A second mission of these Soviet intelligence officers, however, was espionage against the United States, the size and scope of which is the principal subject of this book. The deciphered Venona cables do more than reveal the remarkable success that the Soviet Union had in recruiting spies and gaining access to many important U.S. government agencies and laboratories dealing with secret information. They expose beyond cavil the American Communist party as an auxiliary of the intelligence agencies of the Soviet Union. While not every Soviet spy was a Communist, most were. And while not every American Communist was a spy, hundreds were. The CPUSA itself worked closely with Soviet intelligence agencies to facilitate their espionage. Party leaders were not only aware of the liaison; they actively worked to assist the relationship.
Information from the Venona decryptions underlay the policies of U.S. government officials in their approach to the issue of domestic communism. The investigations and prosecutions of American Communists undertaken by the federal government in the late 1940s and early 1950s were premised on an assumption that the CPUSA had assisted Soviet espionage. This view contributed to the Truman administration’s executive order in 1947, reinforced in the early 1950s under the Eisenhower administration, that U.S. government employees be subjected to loyalty and security investigations. The understanding also lay behind the 1948 decision by Truman’s attorney general to prosecute the leaders of the CPUSA under the sedition sections of the Smith Act. It was an explicit assumption behind congressional investigations of domestic communism in the late 1940s and 1950s, and it permeated public attitudes toward domestic communism.
The Soviet Union’s unrestrained espionage against the United States from 1942 to 1945 was of the type that a nation directs at an enemy state. By the late 1940s the evidence provided by Venona of the massive size and intense hostility of Soviet intelligence operations caused both American counterintelligence professionals and high-level policy-makers to conclude that Stalin had already launched a covert attack on the United States. In their minds, the Soviet espionage offensive indicated that the Cold War had begun not after World War II but many years earlier.

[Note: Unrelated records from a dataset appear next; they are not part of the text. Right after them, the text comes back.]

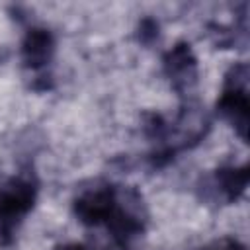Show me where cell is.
Segmentation results:
<instances>
[{
	"mask_svg": "<svg viewBox=\"0 0 250 250\" xmlns=\"http://www.w3.org/2000/svg\"><path fill=\"white\" fill-rule=\"evenodd\" d=\"M31 199H33L31 188L27 184H16V186H12L10 189L4 191V195L0 199V211L4 215L21 213L31 205Z\"/></svg>",
	"mask_w": 250,
	"mask_h": 250,
	"instance_id": "cell-2",
	"label": "cell"
},
{
	"mask_svg": "<svg viewBox=\"0 0 250 250\" xmlns=\"http://www.w3.org/2000/svg\"><path fill=\"white\" fill-rule=\"evenodd\" d=\"M111 203H113V199H111L109 191H96V193H90L84 199H80L76 205V211L84 221L98 223L105 217L107 219L111 217V209H113Z\"/></svg>",
	"mask_w": 250,
	"mask_h": 250,
	"instance_id": "cell-1",
	"label": "cell"
},
{
	"mask_svg": "<svg viewBox=\"0 0 250 250\" xmlns=\"http://www.w3.org/2000/svg\"><path fill=\"white\" fill-rule=\"evenodd\" d=\"M62 250H84L82 246H66V248H62Z\"/></svg>",
	"mask_w": 250,
	"mask_h": 250,
	"instance_id": "cell-4",
	"label": "cell"
},
{
	"mask_svg": "<svg viewBox=\"0 0 250 250\" xmlns=\"http://www.w3.org/2000/svg\"><path fill=\"white\" fill-rule=\"evenodd\" d=\"M49 45H51V39L45 31H33L29 37H27V43H25V53H27V59L29 61H41L47 57L49 53Z\"/></svg>",
	"mask_w": 250,
	"mask_h": 250,
	"instance_id": "cell-3",
	"label": "cell"
}]
</instances>
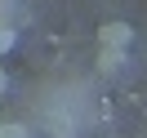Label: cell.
Here are the masks:
<instances>
[{
	"label": "cell",
	"instance_id": "6da1fadb",
	"mask_svg": "<svg viewBox=\"0 0 147 138\" xmlns=\"http://www.w3.org/2000/svg\"><path fill=\"white\" fill-rule=\"evenodd\" d=\"M129 36H134V31H129L125 22H107V27H102V49H116L120 54V49L129 45Z\"/></svg>",
	"mask_w": 147,
	"mask_h": 138
},
{
	"label": "cell",
	"instance_id": "7a4b0ae2",
	"mask_svg": "<svg viewBox=\"0 0 147 138\" xmlns=\"http://www.w3.org/2000/svg\"><path fill=\"white\" fill-rule=\"evenodd\" d=\"M0 138H31V129L18 120H0Z\"/></svg>",
	"mask_w": 147,
	"mask_h": 138
},
{
	"label": "cell",
	"instance_id": "3957f363",
	"mask_svg": "<svg viewBox=\"0 0 147 138\" xmlns=\"http://www.w3.org/2000/svg\"><path fill=\"white\" fill-rule=\"evenodd\" d=\"M13 45H18V31H13V27H5V22H0V58L9 54Z\"/></svg>",
	"mask_w": 147,
	"mask_h": 138
},
{
	"label": "cell",
	"instance_id": "277c9868",
	"mask_svg": "<svg viewBox=\"0 0 147 138\" xmlns=\"http://www.w3.org/2000/svg\"><path fill=\"white\" fill-rule=\"evenodd\" d=\"M120 63H125V54H116V49H102V67H107V71H116Z\"/></svg>",
	"mask_w": 147,
	"mask_h": 138
},
{
	"label": "cell",
	"instance_id": "5b68a950",
	"mask_svg": "<svg viewBox=\"0 0 147 138\" xmlns=\"http://www.w3.org/2000/svg\"><path fill=\"white\" fill-rule=\"evenodd\" d=\"M5 89H9V76H5V67H0V94H5Z\"/></svg>",
	"mask_w": 147,
	"mask_h": 138
}]
</instances>
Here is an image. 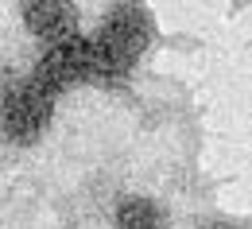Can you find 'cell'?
<instances>
[{"instance_id": "2", "label": "cell", "mask_w": 252, "mask_h": 229, "mask_svg": "<svg viewBox=\"0 0 252 229\" xmlns=\"http://www.w3.org/2000/svg\"><path fill=\"white\" fill-rule=\"evenodd\" d=\"M32 78H39L47 90H66V86H78V82H101V63H97V43L94 39H66L59 47H51L43 55V63L35 66Z\"/></svg>"}, {"instance_id": "4", "label": "cell", "mask_w": 252, "mask_h": 229, "mask_svg": "<svg viewBox=\"0 0 252 229\" xmlns=\"http://www.w3.org/2000/svg\"><path fill=\"white\" fill-rule=\"evenodd\" d=\"M24 20L39 39L47 43H66L74 39V4H63V0H32L24 4Z\"/></svg>"}, {"instance_id": "5", "label": "cell", "mask_w": 252, "mask_h": 229, "mask_svg": "<svg viewBox=\"0 0 252 229\" xmlns=\"http://www.w3.org/2000/svg\"><path fill=\"white\" fill-rule=\"evenodd\" d=\"M117 229H163L159 206L148 198H125L117 210Z\"/></svg>"}, {"instance_id": "3", "label": "cell", "mask_w": 252, "mask_h": 229, "mask_svg": "<svg viewBox=\"0 0 252 229\" xmlns=\"http://www.w3.org/2000/svg\"><path fill=\"white\" fill-rule=\"evenodd\" d=\"M51 109H55V90H47L39 78L20 82L16 90L4 94V136L12 144H32L47 129Z\"/></svg>"}, {"instance_id": "6", "label": "cell", "mask_w": 252, "mask_h": 229, "mask_svg": "<svg viewBox=\"0 0 252 229\" xmlns=\"http://www.w3.org/2000/svg\"><path fill=\"white\" fill-rule=\"evenodd\" d=\"M206 229H237V226H229V222H210Z\"/></svg>"}, {"instance_id": "1", "label": "cell", "mask_w": 252, "mask_h": 229, "mask_svg": "<svg viewBox=\"0 0 252 229\" xmlns=\"http://www.w3.org/2000/svg\"><path fill=\"white\" fill-rule=\"evenodd\" d=\"M94 43H97V63H101V82H121L132 70V63L144 55V43H148V16H144V8L121 4Z\"/></svg>"}]
</instances>
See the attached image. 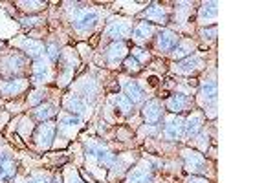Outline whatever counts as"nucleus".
<instances>
[{
	"mask_svg": "<svg viewBox=\"0 0 275 183\" xmlns=\"http://www.w3.org/2000/svg\"><path fill=\"white\" fill-rule=\"evenodd\" d=\"M107 35L114 42H123V40L132 35V26L127 20H112L107 28Z\"/></svg>",
	"mask_w": 275,
	"mask_h": 183,
	"instance_id": "f257e3e1",
	"label": "nucleus"
},
{
	"mask_svg": "<svg viewBox=\"0 0 275 183\" xmlns=\"http://www.w3.org/2000/svg\"><path fill=\"white\" fill-rule=\"evenodd\" d=\"M53 134H55V123L53 121H43V125H39L35 130L33 140L40 148H48L52 145Z\"/></svg>",
	"mask_w": 275,
	"mask_h": 183,
	"instance_id": "f03ea898",
	"label": "nucleus"
},
{
	"mask_svg": "<svg viewBox=\"0 0 275 183\" xmlns=\"http://www.w3.org/2000/svg\"><path fill=\"white\" fill-rule=\"evenodd\" d=\"M183 159H185V165L187 170L195 172V174H205L207 172V163H205V157L202 154L195 152V150H183Z\"/></svg>",
	"mask_w": 275,
	"mask_h": 183,
	"instance_id": "7ed1b4c3",
	"label": "nucleus"
},
{
	"mask_svg": "<svg viewBox=\"0 0 275 183\" xmlns=\"http://www.w3.org/2000/svg\"><path fill=\"white\" fill-rule=\"evenodd\" d=\"M72 22H74L75 31H88L90 28L96 26L97 13L94 9H83V11H79V13L75 15Z\"/></svg>",
	"mask_w": 275,
	"mask_h": 183,
	"instance_id": "20e7f679",
	"label": "nucleus"
},
{
	"mask_svg": "<svg viewBox=\"0 0 275 183\" xmlns=\"http://www.w3.org/2000/svg\"><path fill=\"white\" fill-rule=\"evenodd\" d=\"M28 88V81L24 79H8V81H0V94L4 97H17L18 94Z\"/></svg>",
	"mask_w": 275,
	"mask_h": 183,
	"instance_id": "39448f33",
	"label": "nucleus"
},
{
	"mask_svg": "<svg viewBox=\"0 0 275 183\" xmlns=\"http://www.w3.org/2000/svg\"><path fill=\"white\" fill-rule=\"evenodd\" d=\"M143 118L149 125H156L163 119V106L158 99L149 101L147 105L143 106Z\"/></svg>",
	"mask_w": 275,
	"mask_h": 183,
	"instance_id": "423d86ee",
	"label": "nucleus"
},
{
	"mask_svg": "<svg viewBox=\"0 0 275 183\" xmlns=\"http://www.w3.org/2000/svg\"><path fill=\"white\" fill-rule=\"evenodd\" d=\"M191 105H193V101H191V97H189L187 94H173V96L165 101L167 110H171L173 113L185 112V110H187Z\"/></svg>",
	"mask_w": 275,
	"mask_h": 183,
	"instance_id": "0eeeda50",
	"label": "nucleus"
},
{
	"mask_svg": "<svg viewBox=\"0 0 275 183\" xmlns=\"http://www.w3.org/2000/svg\"><path fill=\"white\" fill-rule=\"evenodd\" d=\"M125 57H127V46H125V42H112L105 50V59L110 66H116L118 62L125 61Z\"/></svg>",
	"mask_w": 275,
	"mask_h": 183,
	"instance_id": "6e6552de",
	"label": "nucleus"
},
{
	"mask_svg": "<svg viewBox=\"0 0 275 183\" xmlns=\"http://www.w3.org/2000/svg\"><path fill=\"white\" fill-rule=\"evenodd\" d=\"M180 42V37L176 35L175 31L171 30H162L158 35V50L160 52H173L176 48V44Z\"/></svg>",
	"mask_w": 275,
	"mask_h": 183,
	"instance_id": "1a4fd4ad",
	"label": "nucleus"
},
{
	"mask_svg": "<svg viewBox=\"0 0 275 183\" xmlns=\"http://www.w3.org/2000/svg\"><path fill=\"white\" fill-rule=\"evenodd\" d=\"M0 66H6V68H2V72H4V74H11V75L20 74V72L24 70V57H20L18 53H15V55L2 59Z\"/></svg>",
	"mask_w": 275,
	"mask_h": 183,
	"instance_id": "9d476101",
	"label": "nucleus"
},
{
	"mask_svg": "<svg viewBox=\"0 0 275 183\" xmlns=\"http://www.w3.org/2000/svg\"><path fill=\"white\" fill-rule=\"evenodd\" d=\"M183 134V119L182 118H169L163 127V135L167 140H178Z\"/></svg>",
	"mask_w": 275,
	"mask_h": 183,
	"instance_id": "9b49d317",
	"label": "nucleus"
},
{
	"mask_svg": "<svg viewBox=\"0 0 275 183\" xmlns=\"http://www.w3.org/2000/svg\"><path fill=\"white\" fill-rule=\"evenodd\" d=\"M202 59L198 55H191L187 57V59H182V61L178 62V68L176 70L180 72V74H195V72H198L202 68Z\"/></svg>",
	"mask_w": 275,
	"mask_h": 183,
	"instance_id": "f8f14e48",
	"label": "nucleus"
},
{
	"mask_svg": "<svg viewBox=\"0 0 275 183\" xmlns=\"http://www.w3.org/2000/svg\"><path fill=\"white\" fill-rule=\"evenodd\" d=\"M141 17L147 18L145 22H149V24H151V22H156V24H165L167 18H169L165 11H163V9L160 8L158 4H153L151 8L145 9L143 13H141Z\"/></svg>",
	"mask_w": 275,
	"mask_h": 183,
	"instance_id": "ddd939ff",
	"label": "nucleus"
},
{
	"mask_svg": "<svg viewBox=\"0 0 275 183\" xmlns=\"http://www.w3.org/2000/svg\"><path fill=\"white\" fill-rule=\"evenodd\" d=\"M62 106H65V110H68L72 116H74V113L77 116V113L84 112V106H87V103H84V99H81L79 96L68 94V96L65 97V101H62Z\"/></svg>",
	"mask_w": 275,
	"mask_h": 183,
	"instance_id": "4468645a",
	"label": "nucleus"
},
{
	"mask_svg": "<svg viewBox=\"0 0 275 183\" xmlns=\"http://www.w3.org/2000/svg\"><path fill=\"white\" fill-rule=\"evenodd\" d=\"M15 174H17V163L9 156L0 157V179H2V181H8V179H11Z\"/></svg>",
	"mask_w": 275,
	"mask_h": 183,
	"instance_id": "2eb2a0df",
	"label": "nucleus"
},
{
	"mask_svg": "<svg viewBox=\"0 0 275 183\" xmlns=\"http://www.w3.org/2000/svg\"><path fill=\"white\" fill-rule=\"evenodd\" d=\"M202 116L200 113H191V118L187 119V121H183L185 125H183V134H185V138H195V135L200 132L202 128Z\"/></svg>",
	"mask_w": 275,
	"mask_h": 183,
	"instance_id": "dca6fc26",
	"label": "nucleus"
},
{
	"mask_svg": "<svg viewBox=\"0 0 275 183\" xmlns=\"http://www.w3.org/2000/svg\"><path fill=\"white\" fill-rule=\"evenodd\" d=\"M87 150L90 156H96L99 159V163H103V165H112L114 159H116L114 154L110 150H107V148H103L101 145H90Z\"/></svg>",
	"mask_w": 275,
	"mask_h": 183,
	"instance_id": "f3484780",
	"label": "nucleus"
},
{
	"mask_svg": "<svg viewBox=\"0 0 275 183\" xmlns=\"http://www.w3.org/2000/svg\"><path fill=\"white\" fill-rule=\"evenodd\" d=\"M151 181V167L149 163H141L140 167H136L129 176V183H149Z\"/></svg>",
	"mask_w": 275,
	"mask_h": 183,
	"instance_id": "a211bd4d",
	"label": "nucleus"
},
{
	"mask_svg": "<svg viewBox=\"0 0 275 183\" xmlns=\"http://www.w3.org/2000/svg\"><path fill=\"white\" fill-rule=\"evenodd\" d=\"M123 90H125V96L132 101V105L143 101V90H141L140 84L134 83V81H127V83H123Z\"/></svg>",
	"mask_w": 275,
	"mask_h": 183,
	"instance_id": "6ab92c4d",
	"label": "nucleus"
},
{
	"mask_svg": "<svg viewBox=\"0 0 275 183\" xmlns=\"http://www.w3.org/2000/svg\"><path fill=\"white\" fill-rule=\"evenodd\" d=\"M153 33H154V26L149 24V22H140V24L132 30V37H134V40H138V42L149 40Z\"/></svg>",
	"mask_w": 275,
	"mask_h": 183,
	"instance_id": "aec40b11",
	"label": "nucleus"
},
{
	"mask_svg": "<svg viewBox=\"0 0 275 183\" xmlns=\"http://www.w3.org/2000/svg\"><path fill=\"white\" fill-rule=\"evenodd\" d=\"M193 50H195V42H193V40H180V42L176 44V48L173 50V57L182 61V59L191 57Z\"/></svg>",
	"mask_w": 275,
	"mask_h": 183,
	"instance_id": "412c9836",
	"label": "nucleus"
},
{
	"mask_svg": "<svg viewBox=\"0 0 275 183\" xmlns=\"http://www.w3.org/2000/svg\"><path fill=\"white\" fill-rule=\"evenodd\" d=\"M24 52H26V55H30L31 59H39V57L44 53V46H43V42H39V40L26 39L24 40Z\"/></svg>",
	"mask_w": 275,
	"mask_h": 183,
	"instance_id": "4be33fe9",
	"label": "nucleus"
},
{
	"mask_svg": "<svg viewBox=\"0 0 275 183\" xmlns=\"http://www.w3.org/2000/svg\"><path fill=\"white\" fill-rule=\"evenodd\" d=\"M200 96L202 99H205V103H215L217 99V83L215 81H204L200 86Z\"/></svg>",
	"mask_w": 275,
	"mask_h": 183,
	"instance_id": "5701e85b",
	"label": "nucleus"
},
{
	"mask_svg": "<svg viewBox=\"0 0 275 183\" xmlns=\"http://www.w3.org/2000/svg\"><path fill=\"white\" fill-rule=\"evenodd\" d=\"M57 113V110H55V106L53 105H48V103H46V105H39L35 108V112H33V116H35L37 119H40V121H48L50 118H53V116H55Z\"/></svg>",
	"mask_w": 275,
	"mask_h": 183,
	"instance_id": "b1692460",
	"label": "nucleus"
},
{
	"mask_svg": "<svg viewBox=\"0 0 275 183\" xmlns=\"http://www.w3.org/2000/svg\"><path fill=\"white\" fill-rule=\"evenodd\" d=\"M217 15H219V8H217L215 2H205V4H202V8H200V22L202 24H204V20L215 18Z\"/></svg>",
	"mask_w": 275,
	"mask_h": 183,
	"instance_id": "393cba45",
	"label": "nucleus"
},
{
	"mask_svg": "<svg viewBox=\"0 0 275 183\" xmlns=\"http://www.w3.org/2000/svg\"><path fill=\"white\" fill-rule=\"evenodd\" d=\"M50 77V68L48 66H44L43 62L37 61L35 66H33V81L40 83V81H46Z\"/></svg>",
	"mask_w": 275,
	"mask_h": 183,
	"instance_id": "a878e982",
	"label": "nucleus"
},
{
	"mask_svg": "<svg viewBox=\"0 0 275 183\" xmlns=\"http://www.w3.org/2000/svg\"><path fill=\"white\" fill-rule=\"evenodd\" d=\"M123 66H125V70H127L129 74H138V72H141L140 61H136L134 57H125Z\"/></svg>",
	"mask_w": 275,
	"mask_h": 183,
	"instance_id": "bb28decb",
	"label": "nucleus"
},
{
	"mask_svg": "<svg viewBox=\"0 0 275 183\" xmlns=\"http://www.w3.org/2000/svg\"><path fill=\"white\" fill-rule=\"evenodd\" d=\"M116 106H118L119 110H121V112H131L132 110V101L129 99L127 96H118L116 97Z\"/></svg>",
	"mask_w": 275,
	"mask_h": 183,
	"instance_id": "cd10ccee",
	"label": "nucleus"
},
{
	"mask_svg": "<svg viewBox=\"0 0 275 183\" xmlns=\"http://www.w3.org/2000/svg\"><path fill=\"white\" fill-rule=\"evenodd\" d=\"M24 11H37V9H43L46 8V2H18Z\"/></svg>",
	"mask_w": 275,
	"mask_h": 183,
	"instance_id": "c85d7f7f",
	"label": "nucleus"
},
{
	"mask_svg": "<svg viewBox=\"0 0 275 183\" xmlns=\"http://www.w3.org/2000/svg\"><path fill=\"white\" fill-rule=\"evenodd\" d=\"M46 50H48L46 53H48L50 61H52V62L59 61V48H57V44H55V42H50V44H48V48H46Z\"/></svg>",
	"mask_w": 275,
	"mask_h": 183,
	"instance_id": "c756f323",
	"label": "nucleus"
},
{
	"mask_svg": "<svg viewBox=\"0 0 275 183\" xmlns=\"http://www.w3.org/2000/svg\"><path fill=\"white\" fill-rule=\"evenodd\" d=\"M40 22H43V18L40 17H22L20 18V24L24 28H33V26H37V24H40Z\"/></svg>",
	"mask_w": 275,
	"mask_h": 183,
	"instance_id": "7c9ffc66",
	"label": "nucleus"
},
{
	"mask_svg": "<svg viewBox=\"0 0 275 183\" xmlns=\"http://www.w3.org/2000/svg\"><path fill=\"white\" fill-rule=\"evenodd\" d=\"M132 57H134L136 61L140 59L141 62H147L149 59H151V55H149V53L145 52V50H141V48H134V50H132Z\"/></svg>",
	"mask_w": 275,
	"mask_h": 183,
	"instance_id": "2f4dec72",
	"label": "nucleus"
},
{
	"mask_svg": "<svg viewBox=\"0 0 275 183\" xmlns=\"http://www.w3.org/2000/svg\"><path fill=\"white\" fill-rule=\"evenodd\" d=\"M44 94H46V92L44 90H39V92H35V94H33V96L35 97H30V99H28V103H30V105H37V103H39V101H44Z\"/></svg>",
	"mask_w": 275,
	"mask_h": 183,
	"instance_id": "473e14b6",
	"label": "nucleus"
},
{
	"mask_svg": "<svg viewBox=\"0 0 275 183\" xmlns=\"http://www.w3.org/2000/svg\"><path fill=\"white\" fill-rule=\"evenodd\" d=\"M202 35H204V39H211V40H213L215 37H217V26H213L211 30H202Z\"/></svg>",
	"mask_w": 275,
	"mask_h": 183,
	"instance_id": "72a5a7b5",
	"label": "nucleus"
},
{
	"mask_svg": "<svg viewBox=\"0 0 275 183\" xmlns=\"http://www.w3.org/2000/svg\"><path fill=\"white\" fill-rule=\"evenodd\" d=\"M26 183H48V179L44 178V176H40V174H35V176H31Z\"/></svg>",
	"mask_w": 275,
	"mask_h": 183,
	"instance_id": "f704fd0d",
	"label": "nucleus"
},
{
	"mask_svg": "<svg viewBox=\"0 0 275 183\" xmlns=\"http://www.w3.org/2000/svg\"><path fill=\"white\" fill-rule=\"evenodd\" d=\"M185 183H209V181H207L205 178H200V176L195 174V176H191V178L185 179Z\"/></svg>",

This book describes Soviet espionage in the United States in the 1930s and 1940s. It concentrates on operations during World War II, the most aggressive and effective phase of Soviet activity. It also shows how the success of the wartime espionage offensive rested on the extensive base prepared in the 1930s by the Communist International and the American Communist party. Separate chapters deal with the role of American Communists in Soviet espionage, Elizabeth Bentley’s extensive spy rings, the lesser but still significant American activities of Soviet military intelligence (GRU and Naval GRU) compared with that of the larger KGB, the broad scope of Soviet industrial and scientific espionage, and the Soviet Union’s waging of a secret war on American soil against its ideological enemies: Trotskyists, Zionists, defectors, and Russian exiles of various types. The Venona decryptions are central to documenting this activity, and the next chapter details the history of that highly successful and long-secret project.